张世海看着他那种云淡风清的笑意,纤毫必现地在眼睑下方划过道道丝迹,整张脸看起来光润得有些苍白。那种不协调的感觉又出现了。
“张大哥,我的脸上有什么吗?”感到张世海瞬也不瞬的盯视,医生抬起眼笑问。
“啊……不,没什么。”张世海连忙摇摇头,笑,“我只是想,苒医生你连我都治好了怎么阿娇那么点毛病好不了呢?”
身后的邻居使劲地戳着他的背,警告他这种女孩子的私事怎么能拿出来问。
张世海也知道自己莽撞了,线条粗犷的脸上浮出暗红,要不是皮肤黑,这会怕是要被人嘲笑了。只是,自从自己自昏迷中醒来以后,每当医生看着自己的时候,他总有种心浮气躁的感觉,进而就会口不择言……
医生倒没什么表示,只是看着他嘴边浮出一个类似于恶作剧的笑意,等他想确认清楚时,已经什么都看不出来了。
清了清嗓子,医生开口解释:“女子经痛,分原发性与继发性,通常是因为气滞血瘀、寒温凝滞,或是气血不足所引起。阿娇的病症已久,体内积寒不散,必须从两方面下手。除了用药调养外,还必须下针,在三阴交穴道施以针灸,通经活络,调整气血……”

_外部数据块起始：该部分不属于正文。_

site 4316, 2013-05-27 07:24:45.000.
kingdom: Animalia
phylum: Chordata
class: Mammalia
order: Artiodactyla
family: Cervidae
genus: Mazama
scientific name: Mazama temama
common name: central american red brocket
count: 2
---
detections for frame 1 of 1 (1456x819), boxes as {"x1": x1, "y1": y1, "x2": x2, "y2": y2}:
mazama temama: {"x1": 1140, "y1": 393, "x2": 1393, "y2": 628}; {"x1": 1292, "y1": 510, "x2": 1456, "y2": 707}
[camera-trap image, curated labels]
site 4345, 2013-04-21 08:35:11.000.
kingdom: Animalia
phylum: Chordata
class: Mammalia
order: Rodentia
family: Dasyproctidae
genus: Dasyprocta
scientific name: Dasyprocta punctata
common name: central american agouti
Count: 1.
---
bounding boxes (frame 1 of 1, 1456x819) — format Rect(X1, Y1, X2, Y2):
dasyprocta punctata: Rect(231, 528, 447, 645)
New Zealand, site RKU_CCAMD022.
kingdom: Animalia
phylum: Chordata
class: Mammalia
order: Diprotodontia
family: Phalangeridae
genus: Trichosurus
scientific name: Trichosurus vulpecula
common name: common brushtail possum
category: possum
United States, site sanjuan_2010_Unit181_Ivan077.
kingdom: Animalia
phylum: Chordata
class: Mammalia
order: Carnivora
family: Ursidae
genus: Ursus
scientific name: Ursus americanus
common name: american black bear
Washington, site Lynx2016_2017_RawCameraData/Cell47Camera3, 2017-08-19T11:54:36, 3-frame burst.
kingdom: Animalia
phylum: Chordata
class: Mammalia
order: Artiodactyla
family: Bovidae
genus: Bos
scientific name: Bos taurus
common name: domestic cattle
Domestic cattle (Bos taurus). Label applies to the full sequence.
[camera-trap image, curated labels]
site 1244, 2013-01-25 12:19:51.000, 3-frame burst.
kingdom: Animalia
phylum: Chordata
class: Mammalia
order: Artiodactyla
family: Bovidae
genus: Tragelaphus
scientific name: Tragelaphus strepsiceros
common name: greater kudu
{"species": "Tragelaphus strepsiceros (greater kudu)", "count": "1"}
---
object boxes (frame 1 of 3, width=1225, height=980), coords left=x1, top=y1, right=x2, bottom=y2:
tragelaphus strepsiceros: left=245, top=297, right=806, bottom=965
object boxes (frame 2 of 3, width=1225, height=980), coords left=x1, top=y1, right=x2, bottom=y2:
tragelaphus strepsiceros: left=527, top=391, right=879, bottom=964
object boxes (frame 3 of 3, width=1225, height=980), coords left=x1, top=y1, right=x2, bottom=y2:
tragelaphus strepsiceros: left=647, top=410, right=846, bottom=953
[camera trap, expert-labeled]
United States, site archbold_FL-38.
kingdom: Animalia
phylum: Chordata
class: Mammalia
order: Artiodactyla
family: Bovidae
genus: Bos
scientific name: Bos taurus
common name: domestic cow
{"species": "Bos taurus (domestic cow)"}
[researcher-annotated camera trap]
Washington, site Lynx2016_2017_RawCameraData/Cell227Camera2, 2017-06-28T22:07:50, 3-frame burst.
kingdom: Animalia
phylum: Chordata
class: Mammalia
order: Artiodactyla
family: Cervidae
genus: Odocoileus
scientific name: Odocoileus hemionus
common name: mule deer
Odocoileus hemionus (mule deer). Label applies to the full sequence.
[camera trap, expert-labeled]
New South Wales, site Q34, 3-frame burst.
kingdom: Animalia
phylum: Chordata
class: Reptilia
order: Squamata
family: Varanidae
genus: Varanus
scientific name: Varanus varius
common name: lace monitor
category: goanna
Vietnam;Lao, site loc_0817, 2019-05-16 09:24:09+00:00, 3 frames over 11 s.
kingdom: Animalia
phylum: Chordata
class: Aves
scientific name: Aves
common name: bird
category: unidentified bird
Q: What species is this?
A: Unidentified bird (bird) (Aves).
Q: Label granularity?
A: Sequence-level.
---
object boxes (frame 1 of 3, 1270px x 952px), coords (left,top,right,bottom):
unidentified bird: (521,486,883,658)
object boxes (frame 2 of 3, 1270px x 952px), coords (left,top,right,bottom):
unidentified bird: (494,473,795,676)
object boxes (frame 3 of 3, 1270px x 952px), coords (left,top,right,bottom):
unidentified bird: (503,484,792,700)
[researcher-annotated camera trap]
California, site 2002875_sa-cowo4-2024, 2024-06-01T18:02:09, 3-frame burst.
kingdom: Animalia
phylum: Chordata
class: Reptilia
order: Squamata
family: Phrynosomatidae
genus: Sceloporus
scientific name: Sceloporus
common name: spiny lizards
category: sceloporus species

“苒医生,咳,你不用详细解释……”张世海和几个邻居听得一片雾煞煞,被中医的专业术语搞得头晕脑胀,不得不出声打断。
医生顿了一下,轻声笑叹:“我的意思是说,阿娇的经痛我是可以治的,但是,阿娇死活不肯让我针灸。所以治不了根,每个月还是要疼几天。”
“噢,知道了……”张世海后悔死了问这种问题,尴尬得不知该如何自处,眼睛四处乱瞟,就是不敢再看医生那张无论何时看起来都不起波澜的脸。
“真是的,张世海你怎么会问这种问题。”身后的邻居忍不住又掐了他一下,小声嘟哝着。
医生像是看出了他们的尴尬,笑着又开了口:“如果没什么事,我就先去超市了。”
“好好,苒医生,您去忙您的。我们也要回家了。”邻居们连忙打着招呼,准备离开。
“对了,张大哥。”看着张世海跟其他几人一起离去,医生忽然想起什么似的叫住他,见他回过头询问地望向自己,轻轻漾出一抹温和的笑,“病刚好的时候最好还是不要太劳累。我回去给你开两帖温补的药你过两天来取吧?”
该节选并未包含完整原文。